• **Passage given**
= = = =
Load Pipeline
Before streaming video, you need to load a pipeline. Pipeline loading is asynchronous - the API initiates loading and returns immediately, so you must poll for completion.
Overview
Loading a pipeline:
- Loads model weights to GPU memory
- Initializes the inference pipeline
Load a Pipeline
async function loadPipeline(request) {
const response = await fetch("http://localhost:8000/api/v1/pipeline/load", {
method: "POST",
headers: { "Content-Type": "application/json" },
body: JSON.stringify(request)
});
if (!response.ok) {
const error = await response.text();
throw new Error(`Failed to load pipeline: ${error}`);
}
return await response.json();
}
// Example: Load longlive with default settings
await loadPipeline({
pipeline_ids: ["longlive"]
});
// Example: Load with custom resolution
await loadPipeline({
pipeline_ids: ["longlive"],
load_params: {
height: 512,
width: 512,
seed: 42
}
});
// Example: Load with preprocessor
await loadPipeline({
pipeline_ids: ["video-depth-anything", "longlive"],
load_params: {
height: 512,
width: 512,
seed: 42
}
});
Request Body
{
"pipeline_ids": ["longlive"],
"load_params": {
"height": 320,
"width": 576,
"seed": 42,
"quantization": null,
"vace_enabled": false,
"vae_type": "wan",
"loras": [
{
"path": "/path/to/lora.safetensors",
"scale": 1.0
}
],
"lora_merge_mode": "permanent_merge"
= = = =
• **Information provided**
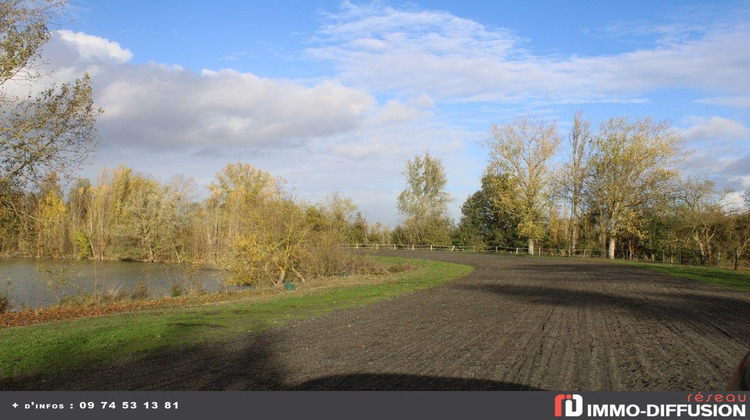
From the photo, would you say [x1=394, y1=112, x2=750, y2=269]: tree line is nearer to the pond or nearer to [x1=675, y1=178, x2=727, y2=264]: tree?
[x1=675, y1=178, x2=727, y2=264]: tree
= = = =
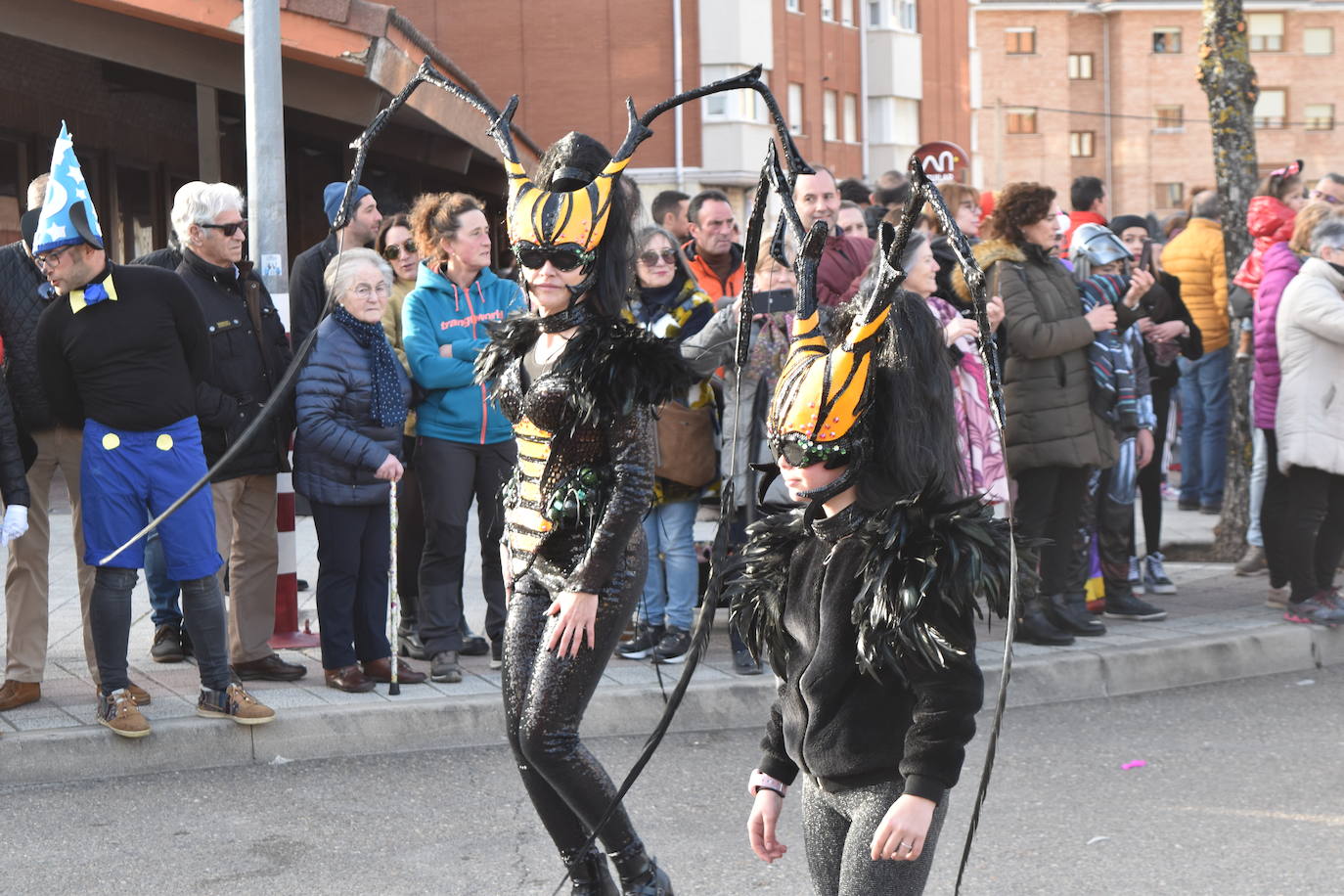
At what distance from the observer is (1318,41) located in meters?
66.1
= = = =
• **Set task 1**
In the pipeline-loading text, what must you do after starting a load, given that loading is asynchronous?
• **Set task 2**
For each statement, say whether it agrees with the pipeline-loading text, and quote the words that decide it. (a) Loading a pipeline puts model weights into GPU memory. (b) The load request uses the GET method. (c) In the request body shown, VACE is enabled.

• **Answer 1**
You must poll for completion.

• **Answer 2**
(a) Yes: "Loads model weights to GPU memory"
(b) No: method: "POST"
(c) No: "vace_enabled": false